Curtis R. Austin, Black Books and Reviews.com
Basketball superstar Dwyane Wade’s autobiography “A Father First: How My Life Became Bigger than Basketball” is less a locker room peek at the inner world of professional basketball, as it is a touching glimpse at a poverty-stricken kid’s unshakeable faith in his drug addicted mother and how the kid-turned-dad wages an against-all-odds legal battle for the two sons he so adores. In his first literary outing, Wade delivers an emotionally thunderous slam dunk.
Wade, who was awarded 2006 Sportsman of the Year by Sports Illustrated and named the NBA Finals MVP after leading his Miami Heat to the first of their two NBA Championships that same year, uses basketball as a backdrop as he tells his story of growing up on the Southside of Chicago, arguably one of the toughest cities in America.
Wade, aka “D-Wade” or “Flash,” drafts veteran writer Mim Eichler Rivas help him tell his tale. Eichler was the ghost writer on the New York Times’ bestsellers “The Pursuit of Happyness ” with Chris Gardner that became a movie of the same name starring Will Smith; and “Finding Fish,” with Antwone Fisher, which was the basis of the Denzel Washington film “Antwone Fisher.”
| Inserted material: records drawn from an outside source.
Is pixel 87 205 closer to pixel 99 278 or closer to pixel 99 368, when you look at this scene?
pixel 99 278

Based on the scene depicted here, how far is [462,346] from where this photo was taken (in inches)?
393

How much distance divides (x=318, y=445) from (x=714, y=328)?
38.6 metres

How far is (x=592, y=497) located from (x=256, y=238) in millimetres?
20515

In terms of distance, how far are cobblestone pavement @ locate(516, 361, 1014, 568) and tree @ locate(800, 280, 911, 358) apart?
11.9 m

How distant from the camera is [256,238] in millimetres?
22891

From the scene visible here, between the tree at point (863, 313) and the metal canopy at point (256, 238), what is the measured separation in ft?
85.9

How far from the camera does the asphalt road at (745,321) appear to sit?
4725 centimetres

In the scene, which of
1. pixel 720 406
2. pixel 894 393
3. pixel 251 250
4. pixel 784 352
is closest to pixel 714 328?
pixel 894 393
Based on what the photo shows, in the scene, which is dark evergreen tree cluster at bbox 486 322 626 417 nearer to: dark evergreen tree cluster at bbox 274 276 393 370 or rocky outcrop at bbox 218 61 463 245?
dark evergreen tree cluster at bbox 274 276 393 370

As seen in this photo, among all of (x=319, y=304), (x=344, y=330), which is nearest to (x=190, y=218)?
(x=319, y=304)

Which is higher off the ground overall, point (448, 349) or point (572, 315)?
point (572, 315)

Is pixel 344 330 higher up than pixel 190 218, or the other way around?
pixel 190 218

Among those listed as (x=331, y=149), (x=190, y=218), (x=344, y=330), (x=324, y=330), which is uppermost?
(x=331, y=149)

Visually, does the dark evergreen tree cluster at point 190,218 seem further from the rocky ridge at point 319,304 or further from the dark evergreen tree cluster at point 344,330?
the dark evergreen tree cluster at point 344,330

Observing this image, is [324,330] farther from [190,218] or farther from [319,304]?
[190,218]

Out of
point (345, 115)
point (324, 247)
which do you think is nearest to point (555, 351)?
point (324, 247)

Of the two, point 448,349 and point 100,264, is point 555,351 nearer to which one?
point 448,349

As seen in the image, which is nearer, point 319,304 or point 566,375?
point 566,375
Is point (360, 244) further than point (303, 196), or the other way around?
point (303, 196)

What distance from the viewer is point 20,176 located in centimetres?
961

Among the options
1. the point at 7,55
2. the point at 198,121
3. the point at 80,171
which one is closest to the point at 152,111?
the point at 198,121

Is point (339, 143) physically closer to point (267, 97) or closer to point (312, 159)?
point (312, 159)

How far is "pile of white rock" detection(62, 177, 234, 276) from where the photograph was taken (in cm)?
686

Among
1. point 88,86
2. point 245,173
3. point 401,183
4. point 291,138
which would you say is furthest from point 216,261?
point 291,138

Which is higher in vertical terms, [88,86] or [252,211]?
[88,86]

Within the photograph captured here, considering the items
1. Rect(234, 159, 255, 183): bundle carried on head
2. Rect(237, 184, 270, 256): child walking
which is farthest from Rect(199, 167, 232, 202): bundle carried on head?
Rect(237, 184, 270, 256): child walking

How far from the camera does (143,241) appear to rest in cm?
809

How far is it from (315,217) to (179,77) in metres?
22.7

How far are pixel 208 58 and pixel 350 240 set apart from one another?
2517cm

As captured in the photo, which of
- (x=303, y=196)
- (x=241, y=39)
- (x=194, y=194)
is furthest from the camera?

Through Wade’s voice, Rivas is at the top of her game as the story begins to unfold as Wade, now an established NBA superstar, is at home resting in preparation for a playoff run after beating the Los Angeles Lakers the night before. At home, he receives a text message from his lawyer informing him that the judge has made a decision in “the very public, drawn-out custody battle for my sons, nine-year-old Zaire and almost four-year-old Zion. .. It’s over.”
The lawyer’s news that night in March 2011 triggers memories for Wade of his own hard scrabble youth: “I’m taken back to the memory of something that happened to another boy, age eight and a half, who – twenty years earlier – felt he also had been left on the doorstep of uncertainty. …. The year was 1990 … The place was the Southside of Chicago, on the corner of Fifty-Ninth and Prairie, not the projects but a place hard-hit by poverty and drugs, where the sound of gunfire was more or less constant and knowing someone who died young was a reality. The boy I’m remembering is me.”
Fifty-Ninth and Prairie, if memory serves me correct, is in Chicago’s Englewood neighborhood, less than 20 blocks from the Windy City’s Bronzeville neighborhood, Chicago’s answer to New York City’s fabled Harlem. Like Harlem, Bronzeville is steeped in historical and cultural landmarks, a breathing monument to the generations of Blacks who migrated there from the South. And just like Harlem, there is an undercurrent there: gangs, violence and drugs.